• _TEXT TO READ_

Habitus and Posture at the Podium… and beyond

Bettina Steinbrügge, Curator 21er Haus, Vienna

In her installation work The Female Conductor’s Back (2011), the artist Marion Porten takes on the question of power. There is “no more obvious expression of power than the performance of a conductor,”¹  according to Norman Lebrecht. The conductor personifies the mastery, control and artistic expertise associated with musical self-determination. He is “the eye of the needle” between the performing musicians and the musical result we hear. In this case, making music together doesn’t function by means of the communication structures amongst the musicians, but rather by virtue of their “submission” – after all, it is the conductor who sets the tempo. Absolute dictators at the podium, such as Arturo Toscanini, Wilhelm Furtwängler or Herbert von Karajan, continue to serve as role models for this male domain, whose steadfast consistency can possibly only be compared to that of Formula 1. When Nadia Boulanger conducted the Boston Symphony Orchestra in 1938, it was nothing less than revolutionary – and, in fact, to this day only a few women have managed to gain acceptance as conductors. Elke Mascha Blankenburg has written – with good reason – that “female conductors present a challenge to the deeply rooted social gender roles.”²

The idea of focusing on female conductors in order to examine power structures becomes even more profound, in my opinion, when we consider the theoretical framework developed by Bourdieu. His theory is based on the concept of the social field, in which all agents compete against each other for power. This can function like a game with certain rules, principles, or procedures. The very procedures – or dispositions – which best serve the agents’ identification with the field become firmly instilled in the agents, building the basis for the habitus, which then continues to define the field. The difficulty involved in changing existing dispositions within a certain field become evident when we take a look at the evolution of the conducting profession, the number of female conductors, and the progress of equal opportunities for women in general.

(Rows from a spatial reasoning dataset)
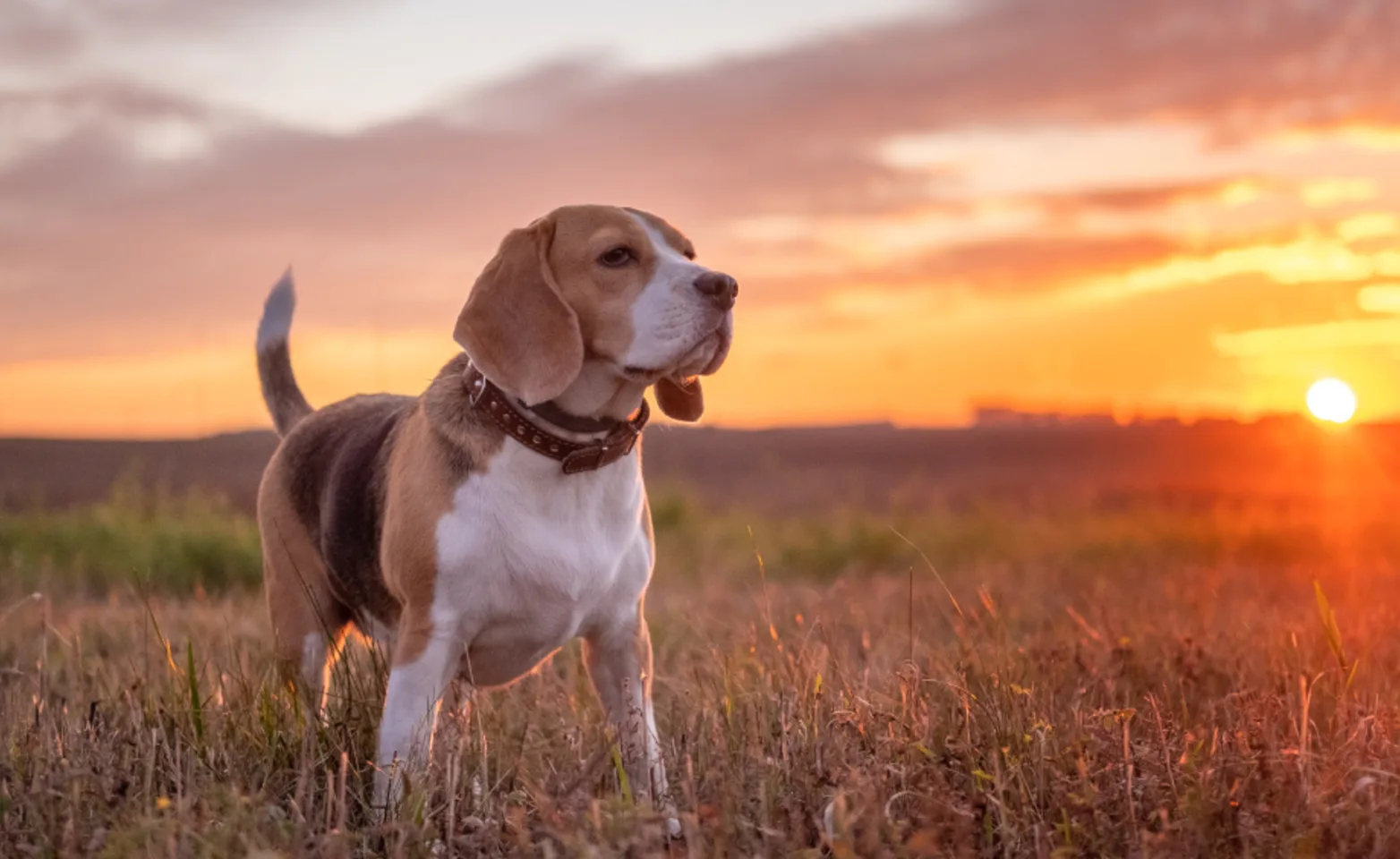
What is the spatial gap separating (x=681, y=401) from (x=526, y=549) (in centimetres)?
100

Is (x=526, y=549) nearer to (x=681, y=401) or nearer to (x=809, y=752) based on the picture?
(x=681, y=401)

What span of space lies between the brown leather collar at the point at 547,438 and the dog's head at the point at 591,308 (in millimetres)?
74

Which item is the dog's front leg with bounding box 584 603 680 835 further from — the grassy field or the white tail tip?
the white tail tip

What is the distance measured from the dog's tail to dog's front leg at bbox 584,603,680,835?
2637 millimetres

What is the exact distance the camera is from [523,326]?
4434 mm

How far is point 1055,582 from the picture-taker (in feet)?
36.8

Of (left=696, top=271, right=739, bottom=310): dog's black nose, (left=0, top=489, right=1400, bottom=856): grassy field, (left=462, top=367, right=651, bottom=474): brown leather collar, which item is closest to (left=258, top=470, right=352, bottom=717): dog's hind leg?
(left=0, top=489, right=1400, bottom=856): grassy field

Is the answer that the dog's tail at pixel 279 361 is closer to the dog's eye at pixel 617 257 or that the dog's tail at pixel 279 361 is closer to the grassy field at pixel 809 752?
the grassy field at pixel 809 752

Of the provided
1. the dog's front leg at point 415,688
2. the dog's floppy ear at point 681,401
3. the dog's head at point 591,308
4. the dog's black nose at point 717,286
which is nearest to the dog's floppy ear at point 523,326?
the dog's head at point 591,308

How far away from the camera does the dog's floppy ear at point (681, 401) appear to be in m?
5.02

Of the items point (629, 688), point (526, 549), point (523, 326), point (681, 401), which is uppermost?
point (523, 326)

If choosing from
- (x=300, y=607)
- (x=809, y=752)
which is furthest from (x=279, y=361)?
(x=809, y=752)

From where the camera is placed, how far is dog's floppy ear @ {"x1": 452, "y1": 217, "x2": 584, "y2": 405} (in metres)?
4.36

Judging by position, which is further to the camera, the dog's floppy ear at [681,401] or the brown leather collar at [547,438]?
the dog's floppy ear at [681,401]
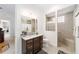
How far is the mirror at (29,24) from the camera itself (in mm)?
1357

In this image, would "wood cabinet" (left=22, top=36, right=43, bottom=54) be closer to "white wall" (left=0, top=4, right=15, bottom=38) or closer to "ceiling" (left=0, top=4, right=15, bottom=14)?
"white wall" (left=0, top=4, right=15, bottom=38)

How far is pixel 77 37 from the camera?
1325 millimetres

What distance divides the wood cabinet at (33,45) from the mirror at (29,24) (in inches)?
5.6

• _REQUIRED ACTIONS_
1. Transcribe the stretch of the essay on female conductors from "The idea of" through "women in general.".
2. In the essay on female conductors, which orchestra did Nadia Boulanger conduct in 1938?

• _SOLUTIONS TO THE TASKS_
1.
The idea of focusing on female conductors in order to examine power structures becomes even more profound, in my opinion, when we consider the theoretical framework developed by Bourdieu. His theory is based on the concept of the social field, in which all agents compete against each other for power. This can function like a game with certain rules, principles, or procedures. The very procedures – or dispositions – which best serve the agents’ identification with the field become firmly instilled in the agents, building the basis for the habitus, which then continues to define the field. The difficulty involved in changing existing dispositions within a certain field become evident when we take a look at the evolution of the conducting profession, the number of female conductors, and the progress of equal opportunities for women in general.

2. The Boston Symphony Orchestra.